«La COVID-19 est un révélateur des inégalités sociales existantes au Québec», écrit l'auteur de cette lettre d'opinion.
«La COVID-19 est un révélateur des inégalités sociales existantes au Québec», écrit l'auteur de cette lettre d'opinion.

Un meilleur soutien financier pour les assistés sociaux

POINT DE VUE / Au Québec, environ 365 000 personnes dépendent de l’aide financière de dernier recours (aide sociale et solidarité sociale). Avec la crise sanitaire actuelle, ces personnes ont (et auront) encore plus de difficultés à combler leurs besoins de base.

Une personne vivant seule et jugée sans contraintes à l’emploi se retrouve avec une prestation mensuelle de 690 $. Après avoir payé le loyer, l’électricité et le téléphone, il ne reste presque plus rien.

Au milieu du mois, la plupart des personnes assistées sociales sans enfants n’ont plus un sou. Pour ce qui est des familles assistées sociales, elles attendent les allocations familiales avec impatience.
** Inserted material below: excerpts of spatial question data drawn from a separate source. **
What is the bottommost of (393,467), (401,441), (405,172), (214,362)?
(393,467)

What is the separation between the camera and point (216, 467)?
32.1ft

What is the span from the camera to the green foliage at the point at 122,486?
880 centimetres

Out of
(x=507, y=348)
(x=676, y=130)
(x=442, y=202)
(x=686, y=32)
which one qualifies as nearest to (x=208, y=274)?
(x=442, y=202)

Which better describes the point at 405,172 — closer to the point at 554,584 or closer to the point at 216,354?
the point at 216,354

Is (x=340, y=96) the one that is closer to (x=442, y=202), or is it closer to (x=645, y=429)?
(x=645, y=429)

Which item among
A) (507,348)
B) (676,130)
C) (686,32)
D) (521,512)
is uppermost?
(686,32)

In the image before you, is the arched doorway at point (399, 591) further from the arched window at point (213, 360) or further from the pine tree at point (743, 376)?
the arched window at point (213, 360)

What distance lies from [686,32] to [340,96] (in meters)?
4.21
Comble de malheur, bien des organismes communautaires ferment leurs portes ou diminuent leurs activités, faute d’argent, de bénévoles et de salarié·e·s. Ces organismes viennent en aide aux personnes assistées sociales de multiples façons, notamment par l’aide alimentaire. Leurs services sont plus qu’essentiels.
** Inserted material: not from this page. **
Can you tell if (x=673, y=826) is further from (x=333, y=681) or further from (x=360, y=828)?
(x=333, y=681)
La COVID-19 est un révélateur des inégalités sociales existantes au Québec. Si on doit tirer des leçons de cette crise, c’est qu’il faut mieux répartir la richesse, resserrer les mailles de notre filet social et, plus globalement, lutter contre la pauvreté.
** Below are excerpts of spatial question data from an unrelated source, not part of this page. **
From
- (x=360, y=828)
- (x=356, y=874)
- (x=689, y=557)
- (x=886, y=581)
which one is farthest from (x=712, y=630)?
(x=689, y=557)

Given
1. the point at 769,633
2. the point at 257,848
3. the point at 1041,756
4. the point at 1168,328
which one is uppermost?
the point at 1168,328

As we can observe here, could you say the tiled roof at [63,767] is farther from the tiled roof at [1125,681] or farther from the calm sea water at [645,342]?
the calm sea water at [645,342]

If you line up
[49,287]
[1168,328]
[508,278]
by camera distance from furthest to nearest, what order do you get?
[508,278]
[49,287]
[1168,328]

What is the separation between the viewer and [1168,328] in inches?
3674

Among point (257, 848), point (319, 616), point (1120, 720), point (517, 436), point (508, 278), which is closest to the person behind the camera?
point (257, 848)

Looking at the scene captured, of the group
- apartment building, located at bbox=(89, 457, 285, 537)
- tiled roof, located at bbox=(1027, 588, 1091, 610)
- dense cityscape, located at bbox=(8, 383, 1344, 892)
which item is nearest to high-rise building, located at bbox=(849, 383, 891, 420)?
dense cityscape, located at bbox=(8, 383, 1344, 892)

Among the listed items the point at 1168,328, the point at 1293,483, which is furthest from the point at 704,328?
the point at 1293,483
À court terme, les gouvernements québécois et canadien doivent se préoccuper du sort des personnes assistées sociales, notamment celles qui vivent seules ou qui forment un couple sans enfants. Il est temps de leur apporter un soutien financier supplémentaire afin qu’elles puissent, elles aussi, se procurer toutes les denrées nécessaires à la survie en temps de crise.